Ivana DOBRAKOVOVÁ : Olivia

(Extrait du recueil Matky a kamionisti, Marenčin PT, Bratislava 2018)

 

                Aussi loin que je me souvienne, c’était comme une sorte de refrain qui nous a toujours accompagnées. Que savais-je de la vie ? La vie réelle, naturellement. Que savais-je du travail à l’hôpital, de la famille ? Mais, attention, la vraie famille, avec des enfants, pas cette union provisoire avec un abruti, ma sœur adorait affirmer qu’il ne pouvait y avoir de famille sans enfants. Que pouvais-je savoir des véritables problèmes puisque je n’en avais jamais eus, pas vrai ? Pour résumer, ma sœur n’a jamais pu apposer l’adjectif « vrai » à ma vie. C’était elle qui vivait dans le vrai, moi je faisais « comme si ». Quand j’entendais parfois parler de la force du lien unissant des sœurs, je restais incapable d’imaginer ce que cela pouvait représenter.
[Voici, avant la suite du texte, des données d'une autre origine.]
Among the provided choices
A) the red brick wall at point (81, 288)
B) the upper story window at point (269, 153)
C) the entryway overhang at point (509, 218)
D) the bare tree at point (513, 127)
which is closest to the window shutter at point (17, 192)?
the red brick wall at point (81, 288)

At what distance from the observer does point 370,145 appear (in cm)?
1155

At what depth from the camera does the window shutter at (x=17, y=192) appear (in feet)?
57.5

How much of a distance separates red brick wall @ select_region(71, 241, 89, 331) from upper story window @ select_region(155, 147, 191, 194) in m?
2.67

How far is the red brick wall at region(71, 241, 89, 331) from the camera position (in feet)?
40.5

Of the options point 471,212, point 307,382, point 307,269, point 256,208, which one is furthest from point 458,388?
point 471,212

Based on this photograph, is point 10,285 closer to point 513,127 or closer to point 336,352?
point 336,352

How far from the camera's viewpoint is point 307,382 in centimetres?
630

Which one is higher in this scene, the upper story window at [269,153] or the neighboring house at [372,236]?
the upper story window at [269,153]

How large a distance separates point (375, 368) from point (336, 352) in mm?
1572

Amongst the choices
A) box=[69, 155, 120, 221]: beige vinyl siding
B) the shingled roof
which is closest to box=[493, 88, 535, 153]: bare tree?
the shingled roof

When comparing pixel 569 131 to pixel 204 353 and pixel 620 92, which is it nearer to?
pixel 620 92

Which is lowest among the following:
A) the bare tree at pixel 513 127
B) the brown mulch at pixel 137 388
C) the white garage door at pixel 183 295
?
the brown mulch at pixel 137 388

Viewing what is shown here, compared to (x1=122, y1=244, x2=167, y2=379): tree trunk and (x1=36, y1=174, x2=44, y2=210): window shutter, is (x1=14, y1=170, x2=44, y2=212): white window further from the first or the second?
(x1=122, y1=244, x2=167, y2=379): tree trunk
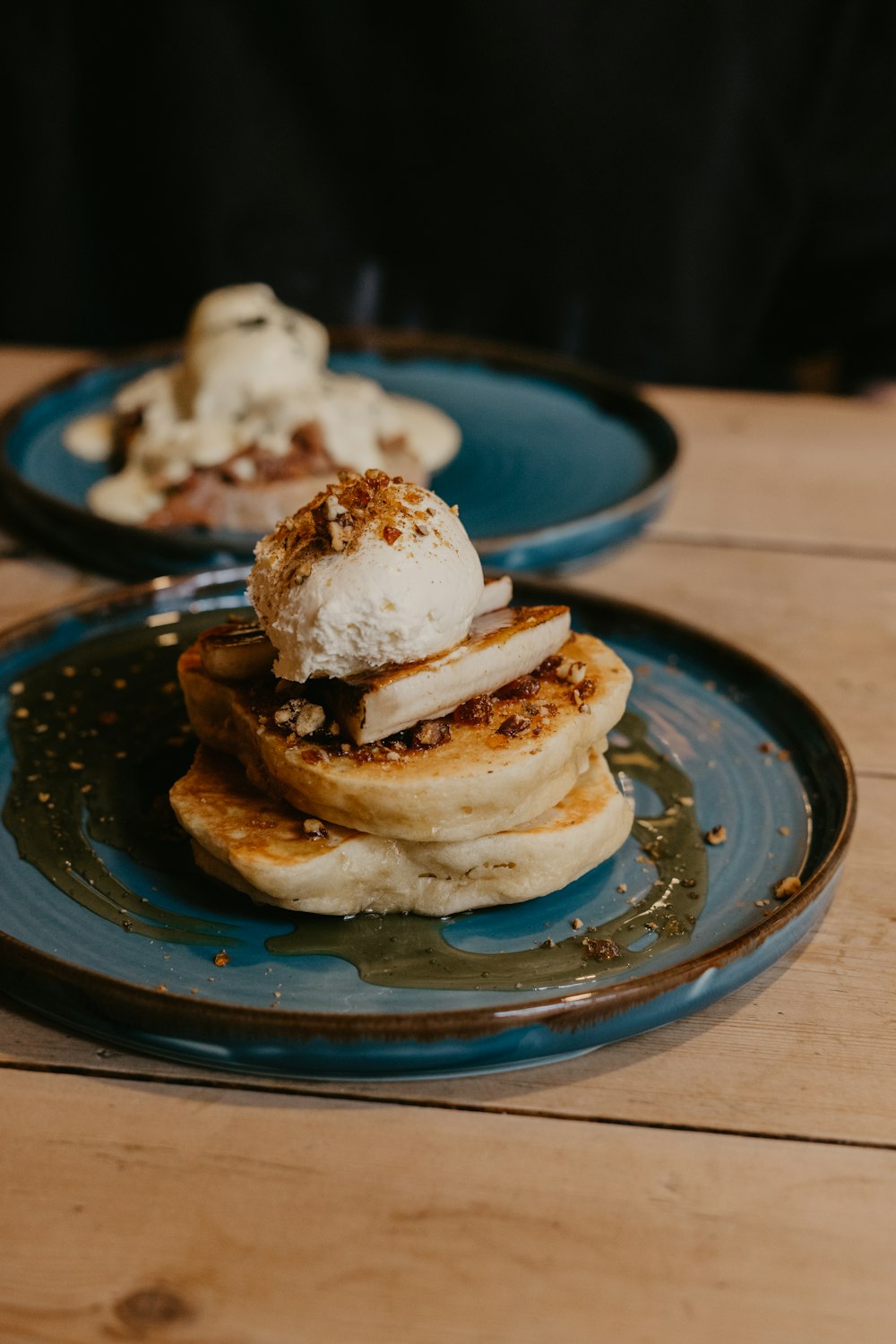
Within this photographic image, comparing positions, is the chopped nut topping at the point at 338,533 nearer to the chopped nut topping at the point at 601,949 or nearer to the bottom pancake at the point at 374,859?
the bottom pancake at the point at 374,859

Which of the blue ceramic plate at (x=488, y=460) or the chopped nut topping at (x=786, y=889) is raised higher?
the chopped nut topping at (x=786, y=889)

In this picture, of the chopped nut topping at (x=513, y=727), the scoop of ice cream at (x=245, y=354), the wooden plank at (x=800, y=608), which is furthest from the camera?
the scoop of ice cream at (x=245, y=354)

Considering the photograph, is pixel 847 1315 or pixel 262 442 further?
pixel 262 442

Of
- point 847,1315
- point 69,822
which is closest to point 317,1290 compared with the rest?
point 847,1315

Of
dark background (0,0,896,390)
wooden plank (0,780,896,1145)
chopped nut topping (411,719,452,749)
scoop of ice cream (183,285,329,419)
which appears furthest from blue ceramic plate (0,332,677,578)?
dark background (0,0,896,390)

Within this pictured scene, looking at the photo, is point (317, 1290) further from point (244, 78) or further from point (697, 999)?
point (244, 78)

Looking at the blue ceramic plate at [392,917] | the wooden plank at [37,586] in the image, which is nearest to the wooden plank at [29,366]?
the wooden plank at [37,586]

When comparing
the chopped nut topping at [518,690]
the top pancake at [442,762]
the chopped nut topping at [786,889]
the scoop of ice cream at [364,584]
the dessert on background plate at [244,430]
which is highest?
the scoop of ice cream at [364,584]
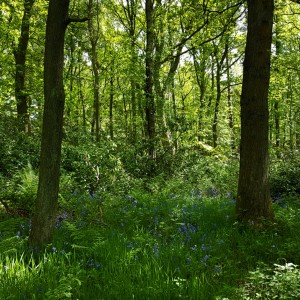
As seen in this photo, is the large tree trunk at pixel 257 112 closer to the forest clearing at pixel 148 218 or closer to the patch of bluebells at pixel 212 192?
the forest clearing at pixel 148 218

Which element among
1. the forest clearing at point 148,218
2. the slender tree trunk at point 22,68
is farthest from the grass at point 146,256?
the slender tree trunk at point 22,68

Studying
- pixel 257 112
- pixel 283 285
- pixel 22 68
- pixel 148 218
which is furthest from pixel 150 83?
pixel 283 285

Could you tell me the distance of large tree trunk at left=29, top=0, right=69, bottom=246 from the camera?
4223mm

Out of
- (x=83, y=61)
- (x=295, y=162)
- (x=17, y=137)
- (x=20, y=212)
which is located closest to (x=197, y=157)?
(x=295, y=162)

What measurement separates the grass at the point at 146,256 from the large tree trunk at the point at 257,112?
45cm

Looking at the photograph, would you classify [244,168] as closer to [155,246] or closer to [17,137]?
[155,246]

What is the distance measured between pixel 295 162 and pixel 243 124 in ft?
19.8

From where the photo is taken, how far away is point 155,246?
4.43 meters

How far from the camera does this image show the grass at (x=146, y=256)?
3.32 meters

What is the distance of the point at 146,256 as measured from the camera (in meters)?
4.16

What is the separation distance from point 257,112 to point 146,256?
3.26m

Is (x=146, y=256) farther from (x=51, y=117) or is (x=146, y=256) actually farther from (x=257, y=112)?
(x=257, y=112)

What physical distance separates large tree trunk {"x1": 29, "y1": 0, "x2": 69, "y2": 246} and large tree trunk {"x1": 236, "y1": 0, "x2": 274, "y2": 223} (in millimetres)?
3351

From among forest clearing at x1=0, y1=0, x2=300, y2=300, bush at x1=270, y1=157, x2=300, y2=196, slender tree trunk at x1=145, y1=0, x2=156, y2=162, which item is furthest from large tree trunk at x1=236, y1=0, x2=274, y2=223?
slender tree trunk at x1=145, y1=0, x2=156, y2=162
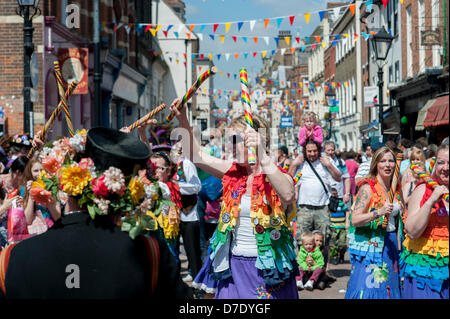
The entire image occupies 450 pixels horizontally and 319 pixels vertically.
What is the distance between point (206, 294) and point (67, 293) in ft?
7.54

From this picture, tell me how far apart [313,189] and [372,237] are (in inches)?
114

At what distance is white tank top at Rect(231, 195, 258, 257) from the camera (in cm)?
439

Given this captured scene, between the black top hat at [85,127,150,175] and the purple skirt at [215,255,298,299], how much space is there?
207cm

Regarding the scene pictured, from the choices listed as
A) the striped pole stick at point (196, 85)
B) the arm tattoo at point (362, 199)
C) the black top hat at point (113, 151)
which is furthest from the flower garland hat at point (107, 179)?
the arm tattoo at point (362, 199)

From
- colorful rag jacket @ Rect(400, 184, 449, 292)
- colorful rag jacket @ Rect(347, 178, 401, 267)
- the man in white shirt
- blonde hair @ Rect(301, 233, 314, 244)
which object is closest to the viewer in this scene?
colorful rag jacket @ Rect(400, 184, 449, 292)

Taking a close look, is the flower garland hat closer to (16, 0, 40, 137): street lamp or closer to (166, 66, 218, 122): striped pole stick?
(166, 66, 218, 122): striped pole stick

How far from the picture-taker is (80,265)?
7.50 ft

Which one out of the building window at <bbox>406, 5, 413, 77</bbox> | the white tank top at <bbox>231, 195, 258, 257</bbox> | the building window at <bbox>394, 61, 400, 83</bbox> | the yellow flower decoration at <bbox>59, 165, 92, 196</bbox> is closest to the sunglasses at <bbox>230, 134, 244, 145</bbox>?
the white tank top at <bbox>231, 195, 258, 257</bbox>

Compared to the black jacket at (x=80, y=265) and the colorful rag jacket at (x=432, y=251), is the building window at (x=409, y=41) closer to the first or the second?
the colorful rag jacket at (x=432, y=251)

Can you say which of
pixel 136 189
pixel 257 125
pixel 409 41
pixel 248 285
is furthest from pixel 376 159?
pixel 409 41

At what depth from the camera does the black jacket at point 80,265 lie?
2258mm

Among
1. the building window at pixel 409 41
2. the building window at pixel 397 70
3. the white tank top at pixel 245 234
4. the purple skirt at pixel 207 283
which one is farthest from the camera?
the building window at pixel 397 70

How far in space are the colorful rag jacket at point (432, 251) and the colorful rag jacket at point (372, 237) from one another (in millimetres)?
915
Une sœur se confie à sa sœur ? Une sœur demande conseil à sa sœur ? Les sœurs chuchotent ensemble sous la couette ?

                Je m’arrête au niveau du portail, il faut d’abord que je me souvienne où j’ai garé ma voiture. Mannaggia ! Ça me revient, c’est assez loin, près de la poste. D’après ma sœur, je serais juste hypocondriaque et je ne proteste pas, je suis hypocondriaque et suis consciente qu’il n’est pas complètement normal de se désinfecter les mains avec une lingette après chaque trajet en bus, j’avoue qu’en position de skieuse au-dessus de la lunette des toilettes publiques, je ne risque pas d’attraper la syphilis et il est vrai que les gens qui ont de l’herpès n’ont que de l’herpès et pas la lèpre, il n’est pas utile de les fuir comme la peste, j’avoue qu’à certains égards, j’exagère. Cela implique-t-il que je mérite d’être méprisée de la sorte ? Est-ce que je mérite que ma sœur, si je l’appelle dans un moment de faiblesse – elle est tout de même médecin, vers qui d’autre dois-je me tourner en cas de souci de santé ou d’anxiété soudaine ? – me hurle de prendre de l’homéopathie pour mes nerfs et de ne pas la déranger avec mes pseudo-problèmes ? Parce que moi, je ne sais pas – nous y voici – ce que signifie d’avoir à s’occuper d’une famille et d’enfants, tu n’as pas idée, chère Olivia, de ce que les enfants majeurs peuvent foutre, des endroits où ils traînent la nuit, des gens douteux qui les entourent, de l’état dans lequel ils rentrent au petit matin – et tu ne sais jamais s’ils s’écroulent sur le lit à cause de l’alcool ou si c’est dû à des drogues – et toi, tu m’appelles pour me demander quelle est la probabilité d’attraper de l’herpès, parce que le barman qui t’a préparé ton cappuccino au bistrot en avait sur la bouche ? Réveille-toi, nom de Dieu !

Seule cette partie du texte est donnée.